## [RECORD EXCERPTS]
start
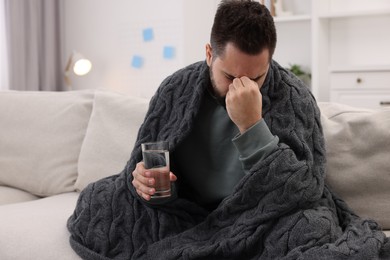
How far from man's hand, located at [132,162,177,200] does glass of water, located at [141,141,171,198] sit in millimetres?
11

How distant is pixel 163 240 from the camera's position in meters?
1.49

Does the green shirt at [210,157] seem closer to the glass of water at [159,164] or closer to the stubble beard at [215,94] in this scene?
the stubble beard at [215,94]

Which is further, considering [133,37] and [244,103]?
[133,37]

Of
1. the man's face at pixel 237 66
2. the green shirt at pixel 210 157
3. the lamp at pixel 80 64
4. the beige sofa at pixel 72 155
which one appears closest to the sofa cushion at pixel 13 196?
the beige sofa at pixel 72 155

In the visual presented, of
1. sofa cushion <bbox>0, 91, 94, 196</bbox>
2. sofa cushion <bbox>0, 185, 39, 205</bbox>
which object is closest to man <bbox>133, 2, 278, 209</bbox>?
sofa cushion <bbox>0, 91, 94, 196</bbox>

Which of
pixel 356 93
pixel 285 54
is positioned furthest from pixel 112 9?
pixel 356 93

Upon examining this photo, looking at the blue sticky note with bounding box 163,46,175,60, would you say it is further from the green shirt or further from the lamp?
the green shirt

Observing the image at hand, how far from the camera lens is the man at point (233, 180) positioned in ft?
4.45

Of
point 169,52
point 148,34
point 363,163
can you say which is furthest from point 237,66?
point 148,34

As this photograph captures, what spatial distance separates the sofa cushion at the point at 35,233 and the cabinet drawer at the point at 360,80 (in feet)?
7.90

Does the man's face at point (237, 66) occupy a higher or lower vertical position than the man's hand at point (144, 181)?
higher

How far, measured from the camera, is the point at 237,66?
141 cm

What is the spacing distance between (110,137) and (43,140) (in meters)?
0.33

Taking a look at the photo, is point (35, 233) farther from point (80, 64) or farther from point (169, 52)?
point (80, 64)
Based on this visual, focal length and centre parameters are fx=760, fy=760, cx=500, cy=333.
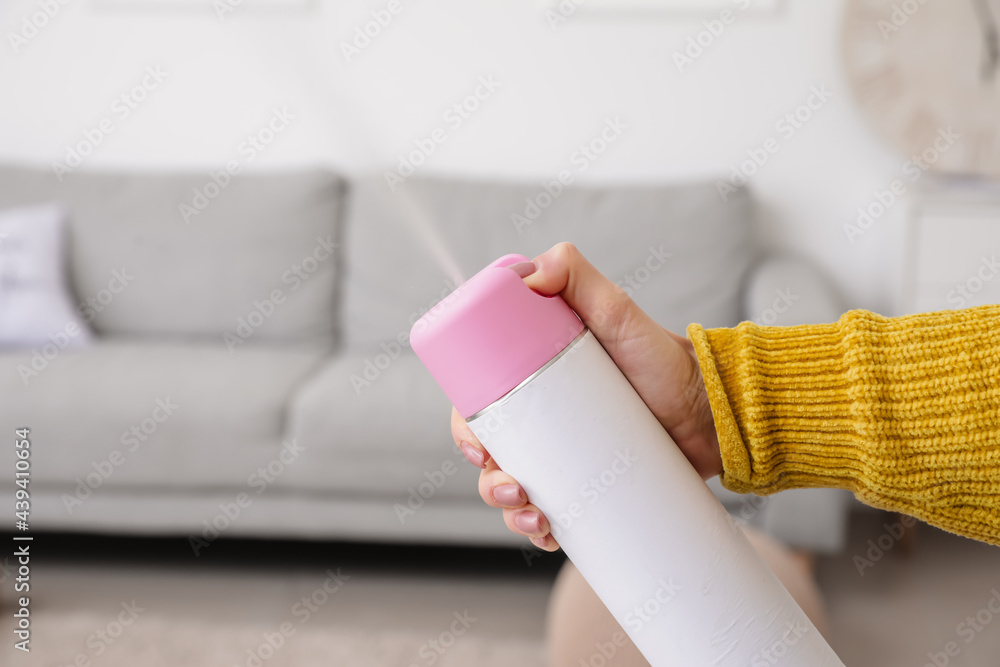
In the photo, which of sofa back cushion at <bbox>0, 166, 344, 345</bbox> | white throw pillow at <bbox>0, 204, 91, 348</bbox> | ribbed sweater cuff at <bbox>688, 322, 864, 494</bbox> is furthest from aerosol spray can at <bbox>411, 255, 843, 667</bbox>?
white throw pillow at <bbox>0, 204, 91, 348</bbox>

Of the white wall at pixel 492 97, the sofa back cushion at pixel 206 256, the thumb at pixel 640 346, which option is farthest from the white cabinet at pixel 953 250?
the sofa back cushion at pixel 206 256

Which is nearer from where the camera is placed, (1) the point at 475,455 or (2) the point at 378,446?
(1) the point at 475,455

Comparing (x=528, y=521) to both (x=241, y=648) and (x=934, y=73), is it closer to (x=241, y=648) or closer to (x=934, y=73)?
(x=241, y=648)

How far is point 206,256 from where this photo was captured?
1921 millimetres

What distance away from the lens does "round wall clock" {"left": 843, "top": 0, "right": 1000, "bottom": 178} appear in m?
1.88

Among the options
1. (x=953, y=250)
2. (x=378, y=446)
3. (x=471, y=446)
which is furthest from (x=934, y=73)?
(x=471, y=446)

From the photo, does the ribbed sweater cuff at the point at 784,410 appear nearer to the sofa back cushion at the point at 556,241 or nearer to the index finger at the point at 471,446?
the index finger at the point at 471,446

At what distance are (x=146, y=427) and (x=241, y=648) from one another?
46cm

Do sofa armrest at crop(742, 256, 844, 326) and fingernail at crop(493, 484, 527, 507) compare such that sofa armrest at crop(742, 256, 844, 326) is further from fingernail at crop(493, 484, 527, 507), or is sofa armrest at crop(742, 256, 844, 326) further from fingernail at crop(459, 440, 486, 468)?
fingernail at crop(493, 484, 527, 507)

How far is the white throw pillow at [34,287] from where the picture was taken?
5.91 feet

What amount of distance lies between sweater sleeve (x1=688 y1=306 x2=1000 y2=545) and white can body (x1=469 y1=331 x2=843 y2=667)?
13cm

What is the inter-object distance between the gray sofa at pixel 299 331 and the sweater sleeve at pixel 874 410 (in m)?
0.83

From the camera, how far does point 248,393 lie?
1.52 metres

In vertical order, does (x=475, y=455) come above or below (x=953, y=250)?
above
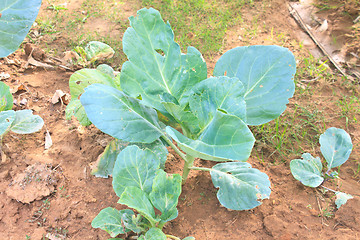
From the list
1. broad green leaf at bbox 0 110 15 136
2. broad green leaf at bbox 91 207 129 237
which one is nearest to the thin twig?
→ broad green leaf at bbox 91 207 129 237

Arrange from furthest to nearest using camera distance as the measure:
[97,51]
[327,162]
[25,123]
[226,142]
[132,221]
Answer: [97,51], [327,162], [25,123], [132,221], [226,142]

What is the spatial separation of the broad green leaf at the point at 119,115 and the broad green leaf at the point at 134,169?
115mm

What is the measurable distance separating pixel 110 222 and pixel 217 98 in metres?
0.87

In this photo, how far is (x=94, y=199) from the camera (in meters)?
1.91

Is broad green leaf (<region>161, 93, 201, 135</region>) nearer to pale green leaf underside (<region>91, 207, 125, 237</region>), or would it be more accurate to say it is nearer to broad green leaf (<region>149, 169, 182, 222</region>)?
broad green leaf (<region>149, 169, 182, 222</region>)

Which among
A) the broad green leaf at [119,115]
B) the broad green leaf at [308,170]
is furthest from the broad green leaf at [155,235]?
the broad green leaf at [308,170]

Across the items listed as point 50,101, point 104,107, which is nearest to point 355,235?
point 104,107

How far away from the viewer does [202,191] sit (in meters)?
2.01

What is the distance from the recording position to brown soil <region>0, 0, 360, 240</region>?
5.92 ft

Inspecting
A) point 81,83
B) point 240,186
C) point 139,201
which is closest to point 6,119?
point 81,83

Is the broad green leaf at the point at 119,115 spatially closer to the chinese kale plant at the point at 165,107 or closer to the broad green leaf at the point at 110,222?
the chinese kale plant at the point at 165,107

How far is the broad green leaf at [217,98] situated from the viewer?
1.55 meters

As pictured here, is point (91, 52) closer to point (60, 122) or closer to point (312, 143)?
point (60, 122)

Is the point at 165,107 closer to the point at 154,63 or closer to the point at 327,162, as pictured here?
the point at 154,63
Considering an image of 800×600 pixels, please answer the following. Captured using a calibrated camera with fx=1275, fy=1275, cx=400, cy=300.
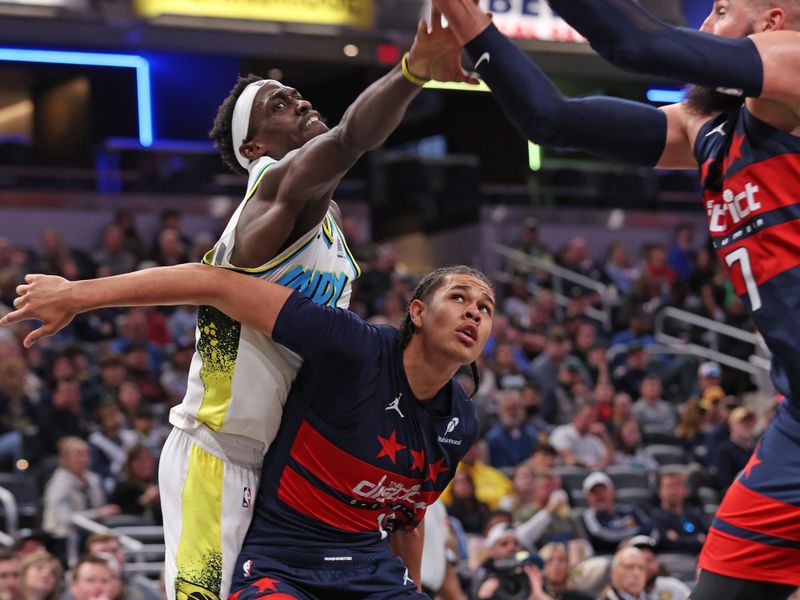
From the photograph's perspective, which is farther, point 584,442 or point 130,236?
end
## [WHAT YOU SHOULD DO]
Write out the entries again, exactly as given, skipping any images.

## [SOLVED PROBLEM]
How far from man's hand, located at [132,162,177,200] does glass of water, located at [141,141,171,198] sit in millimetres?
11

How distant is pixel 163 240 from the camera's position in meters?
1.49

Does the green shirt at [210,157] seem closer to the glass of water at [159,164] or closer to the stubble beard at [215,94] in this scene?
the stubble beard at [215,94]

Which is further, considering [133,37] and [244,103]?
[133,37]

Of
1. the man's face at pixel 237 66
2. the green shirt at pixel 210 157
3. the lamp at pixel 80 64
4. the beige sofa at pixel 72 155
which one appears closest to the sofa cushion at pixel 13 196?
the beige sofa at pixel 72 155

In the visual presented, of
1. sofa cushion <bbox>0, 91, 94, 196</bbox>
2. sofa cushion <bbox>0, 185, 39, 205</bbox>
which object is closest to man <bbox>133, 2, 278, 209</bbox>?
sofa cushion <bbox>0, 91, 94, 196</bbox>

Which of
pixel 356 93
pixel 285 54
is positioned furthest from pixel 112 9?
pixel 356 93

Upon examining this photo, looking at the blue sticky note with bounding box 163,46,175,60, would you say it is further from the green shirt or further from the lamp?
the green shirt

Observing the image at hand, how far from the camera lens is the man at point (233, 180) positioned in ft?
4.45

Of
point 169,52
point 148,34
point 363,163
can you say which is furthest from point 237,66?
point 148,34

As this photograph captures, what spatial distance separates the sofa cushion at the point at 35,233 and the cabinet drawer at the point at 360,80 (in feet)?
7.90

Does the man's face at point (237, 66) occupy a higher or lower vertical position than the man's hand at point (144, 181)?
higher

How far, measured from the camera, is the point at 237,66?
141 cm

What is the spacing distance between (110,137) and (43,140) (in meters)?
0.33

Taking a look at the photo, is point (35, 233) farther from point (80, 64) or farther from point (169, 52)?
point (80, 64)
Based on this visual, focal length and centre parameters are fx=760, fy=760, cx=500, cy=333.
In the photo, which of sofa back cushion at <bbox>0, 166, 344, 345</bbox> | white throw pillow at <bbox>0, 204, 91, 348</bbox> | ribbed sweater cuff at <bbox>688, 322, 864, 494</bbox> is furthest from aerosol spray can at <bbox>411, 255, 843, 667</bbox>?
white throw pillow at <bbox>0, 204, 91, 348</bbox>

Of the white wall at pixel 492 97, the sofa back cushion at pixel 206 256, the thumb at pixel 640 346, which option is farthest from the white cabinet at pixel 953 250?
the sofa back cushion at pixel 206 256

Which is nearer from where the camera is placed, (1) the point at 475,455 or (2) the point at 378,446?
(1) the point at 475,455

Comparing (x=528, y=521) to both (x=241, y=648) and (x=934, y=73), is it closer to (x=241, y=648) or closer to (x=934, y=73)?
(x=241, y=648)

How far is point 206,256 from where this photo was captured?
1921 millimetres

What distance away from the lens does "round wall clock" {"left": 843, "top": 0, "right": 1000, "bottom": 178} appear in m?
1.88

Among the options
1. (x=953, y=250)
2. (x=378, y=446)
3. (x=471, y=446)
which is furthest from (x=934, y=73)?
(x=471, y=446)

From the photo, does the ribbed sweater cuff at the point at 784,410 appear nearer to the sofa back cushion at the point at 556,241 or nearer to the index finger at the point at 471,446?
the index finger at the point at 471,446

At what distance are (x=146, y=427) and (x=241, y=648) from one another?
46cm

Do sofa armrest at crop(742, 256, 844, 326) and fingernail at crop(493, 484, 527, 507) compare such that sofa armrest at crop(742, 256, 844, 326) is further from fingernail at crop(493, 484, 527, 507), or is sofa armrest at crop(742, 256, 844, 326) further from fingernail at crop(459, 440, 486, 468)?
fingernail at crop(493, 484, 527, 507)

How far is the white throw pillow at [34,287] from where the picture was taken?
5.91 feet

What amount of distance lies between sweater sleeve (x1=688 y1=306 x2=1000 y2=545) and white can body (x1=469 y1=331 x2=843 y2=667)?
13cm

What is the inter-object distance between the gray sofa at pixel 299 331 and the sweater sleeve at pixel 874 410 (in m)?
0.83

From the camera, how far does point 248,393 lie?
1.52 metres

In vertical order, does (x=475, y=455) come above or below (x=953, y=250)?
above
From the list
1. broad green leaf at bbox 0 110 15 136
2. broad green leaf at bbox 91 207 129 237
which one is nearest to the thin twig?
→ broad green leaf at bbox 91 207 129 237

Arrange from furthest to nearest using camera distance as the measure:
[97,51]
[327,162]
[25,123]
[226,142]
[132,221]
Answer: [97,51], [327,162], [25,123], [132,221], [226,142]

What is the spatial separation of the broad green leaf at the point at 119,115 and the broad green leaf at the point at 134,169?
115mm

What is the measurable distance separating pixel 110 222 and pixel 217 98 in metres?
0.87

In this photo, how far is (x=94, y=199) from the camera (in meters)?
1.91

Is broad green leaf (<region>161, 93, 201, 135</region>) nearer to pale green leaf underside (<region>91, 207, 125, 237</region>), or would it be more accurate to say it is nearer to broad green leaf (<region>149, 169, 182, 222</region>)?
broad green leaf (<region>149, 169, 182, 222</region>)

Which among
A) the broad green leaf at [119,115]
B) the broad green leaf at [308,170]
is furthest from the broad green leaf at [155,235]?
the broad green leaf at [308,170]

Across the items listed as point 50,101, point 104,107, which is nearest to point 355,235?
point 104,107

How far away from the viewer does [202,191] sit (in meters)?
2.01

What is the distance from the recording position to brown soil <region>0, 0, 360, 240</region>?
5.92 ft

Inspecting
A) point 81,83
B) point 240,186
C) point 139,201
which is closest to point 6,119?
point 81,83

Is the broad green leaf at the point at 119,115 spatially closer to the chinese kale plant at the point at 165,107 or closer to the broad green leaf at the point at 110,222?
the chinese kale plant at the point at 165,107

How far is the broad green leaf at [217,98] situated from the viewer?
1.55 meters

As pictured here, is point (91, 52) closer to point (60, 122) or closer to point (312, 143)?
point (60, 122)

Is the point at 165,107 closer to the point at 154,63 or closer to the point at 327,162, as pictured here?
the point at 154,63
Considering an image of 800×600 pixels, please answer the following. Captured using a calibrated camera with fx=1275, fy=1275, cx=400, cy=300.
From the photograph's perspective, which is farther, point 584,442 or point 130,236?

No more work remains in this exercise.